Your task is to repeat the entries word for word while leaving out the pictures.

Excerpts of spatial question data
## BEGIN

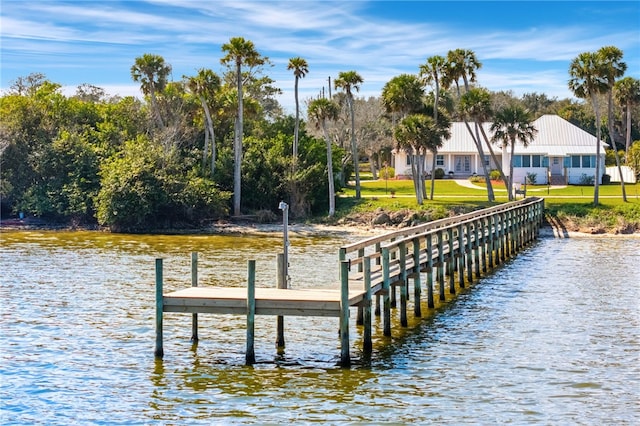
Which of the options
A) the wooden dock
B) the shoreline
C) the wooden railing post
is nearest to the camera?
the wooden dock

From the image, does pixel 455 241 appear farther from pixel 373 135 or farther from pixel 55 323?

## END

▶ Task answer:
Which of the options
A) the wooden dock
B) the shoreline
C) the wooden railing post
is nearest to the camera?
the wooden dock

From the image, does pixel 455 241 appear farther from pixel 373 135 or farther from pixel 55 323?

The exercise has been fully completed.